Reading passage:
I'm pretty sure that MingW refers just to the compiler, gcc for windows, the shell distributed with it is technically MSYS. But that's just a technicality, I still understand what you're asking.

I've used both, and to me it seems that Cygwin is a complete unix shell emulation, it can even run a stripped down graphical desktop. MSYS is based on Cygwin IIRC, but is only the core necessities needed for development, whereas cygwin has a fancy update system and additional dependencies the average developer needs.

I'd recommend using MSYS/MingW unless you actually need Cygwin, I found that MSYS is more managable, whereas Cygwin was overkill for simple development.
>>cygwin is a linux emulator.

Are you sure? I know it can compile linux code, but I'm not sure wether it can run linux programs...

>>I'm pretty sure that MingW refers just to the compiler, gcc for windows, the shell distributed with it is technically MSYS.

Yes, you're right...

>>I'd recommend using MSYS/MingW unless you actually need Cygwin, I found that MSYS is more managable, whereas Cygwin was overkill for simple development.

I thought the same, but I gen an error each time I run the shell... Does someone know why?
I don't think cygwin can run linux executables (ELF format)

I could probably help you get msys running if you gave me a few more details about the error, does it occur when you try to start msys? what does it say/do?
The error is:

C:\msys\1.0\bin\sh.exe: *** Couldn't reserve space for cygwin's heap, Win32 error 6

It happens when I run the shell of Msys. After that, the shell closes.

I have WindowsXP Pro Service Pack 1. CygWin works correctly.
Quote:Original post by cignox1

Are you sure? I know it can compile linux code, but I'm not sure wether it can run linux programs...

Not even Linux can run arbitrary Linux executables, because unlike Windows, Linux works on several processor architectures, kernels, sets of libraries, etc and compiling a program for one of these doesn't guarantee it'll work for the others. This is why most Linux programs come as source that has to be built on your own computer and linked with whatever libraries you have. So, Cygwin is pretty close.

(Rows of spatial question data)
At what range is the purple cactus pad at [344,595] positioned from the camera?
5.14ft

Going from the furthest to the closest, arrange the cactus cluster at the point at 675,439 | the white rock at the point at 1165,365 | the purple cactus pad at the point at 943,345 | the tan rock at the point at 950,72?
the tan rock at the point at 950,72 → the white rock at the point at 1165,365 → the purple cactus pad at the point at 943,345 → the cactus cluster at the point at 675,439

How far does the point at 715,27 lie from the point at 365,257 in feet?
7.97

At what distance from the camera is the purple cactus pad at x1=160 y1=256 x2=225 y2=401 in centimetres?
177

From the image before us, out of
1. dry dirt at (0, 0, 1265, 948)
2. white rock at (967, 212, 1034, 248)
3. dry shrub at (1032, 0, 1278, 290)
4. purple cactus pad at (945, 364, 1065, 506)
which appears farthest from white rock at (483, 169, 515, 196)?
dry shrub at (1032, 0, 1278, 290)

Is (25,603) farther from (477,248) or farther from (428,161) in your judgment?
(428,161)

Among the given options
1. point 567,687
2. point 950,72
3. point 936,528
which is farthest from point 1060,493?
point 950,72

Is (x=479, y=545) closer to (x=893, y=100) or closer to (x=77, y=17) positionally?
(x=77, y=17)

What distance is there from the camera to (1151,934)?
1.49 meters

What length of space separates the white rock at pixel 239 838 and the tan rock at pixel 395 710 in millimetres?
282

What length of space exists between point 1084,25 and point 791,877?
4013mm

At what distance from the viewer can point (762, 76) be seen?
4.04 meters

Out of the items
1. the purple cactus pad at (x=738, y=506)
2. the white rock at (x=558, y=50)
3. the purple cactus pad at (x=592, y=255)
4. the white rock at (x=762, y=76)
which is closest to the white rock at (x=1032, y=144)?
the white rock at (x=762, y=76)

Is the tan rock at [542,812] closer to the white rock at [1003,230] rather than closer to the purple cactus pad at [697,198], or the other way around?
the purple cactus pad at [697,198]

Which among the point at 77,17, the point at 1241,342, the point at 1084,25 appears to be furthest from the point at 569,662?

Exercise requirements:
1. Extract the entire forum thread about MSYS and Cygwin, reproducing it word for word.
2. Rewrite the records from the line containing "What distance is" through the end of the records, replacing "length of space" with "amount of space" and leaving everything else unchanged. Return only those lines.
The text and the records are unrelated pieces of material.

Results by task:
1.
I'm pretty sure that MingW refers just to the compiler, gcc for windows, the shell distributed with it is technically MSYS. But that's just a technicality, I still understand what you're asking.

I've used both, and to me it seems that Cygwin is a complete unix shell emulation, it can even run a stripped down graphical desktop. MSYS is based on Cygwin IIRC, but is only the core necessities needed for development, whereas cygwin has a fancy update system and additional dependencies the average developer needs.

I'd recommend using MSYS/MingW unless you actually need Cygwin, I found that MSYS is more managable, whereas Cygwin was overkill for simple development.
>>cygwin is a linux emulator.

Are you sure? I know it can compile linux code, but I'm not sure wether it can run linux programs...

>>I'm pretty sure that MingW refers just to the compiler, gcc for windows, the shell distributed with it is technically MSYS.

Yes, you're right...

>>I'd recommend using MSYS/MingW unless you actually need Cygwin, I found that MSYS is more managable, whereas Cygwin was overkill for simple development.

I thought the same, but I gen an error each time I run the shell... Does someone know why?
I don't think cygwin can run linux executables (ELF format)

I could probably help you get msys running if you gave me a few more details about the error, does it occur when you try to start msys? what does it say/do?
The error is:

C:\msys\1.0\bin\sh.exe: *** Couldn't reserve space for cygwin's heap, Win32 error 6

It happens when I run the shell of Msys. After that, the shell closes.

I have WindowsXP Pro Service Pack 1. CygWin works correctly.
Quote:Original post by cignox1

Are you sure? I know it can compile linux code, but I'm not sure wether it can run linux programs...

Not even Linux can run arbitrary Linux executables, because unlike Windows, Linux works on several processor architectures, kernels, sets of libraries, etc and compiling a program for one of these doesn't guarantee it'll work for the others. This is why most Linux programs come as source that has to be built on your own computer and linked with whatever libraries you have. So, Cygwin is pretty close.

2.
What distance is there from the camera to (1151,934)?
1.49 meters

What amount of space separates the white rock at pixel 239 838 and the tan rock at pixel 395 710 in millimetres?
282

What amount of space exists between point 1084,25 and point 791,877?
4013mm

At what distance from the viewer can point (762, 76) be seen?
4.04 meters

Out of the items
1. the purple cactus pad at (x=738, y=506)
2. the white rock at (x=558, y=50)
3. the purple cactus pad at (x=592, y=255)
4. the white rock at (x=762, y=76)
which is closest to the white rock at (x=1032, y=144)?
the white rock at (x=762, y=76)

Is the tan rock at [542,812] closer to the white rock at [1003,230] rather than closer to the purple cactus pad at [697,198], or the other way around?
the purple cactus pad at [697,198]

Which among the point at 77,17, the point at 1241,342, the point at 1084,25 appears to be furthest from the point at 569,662?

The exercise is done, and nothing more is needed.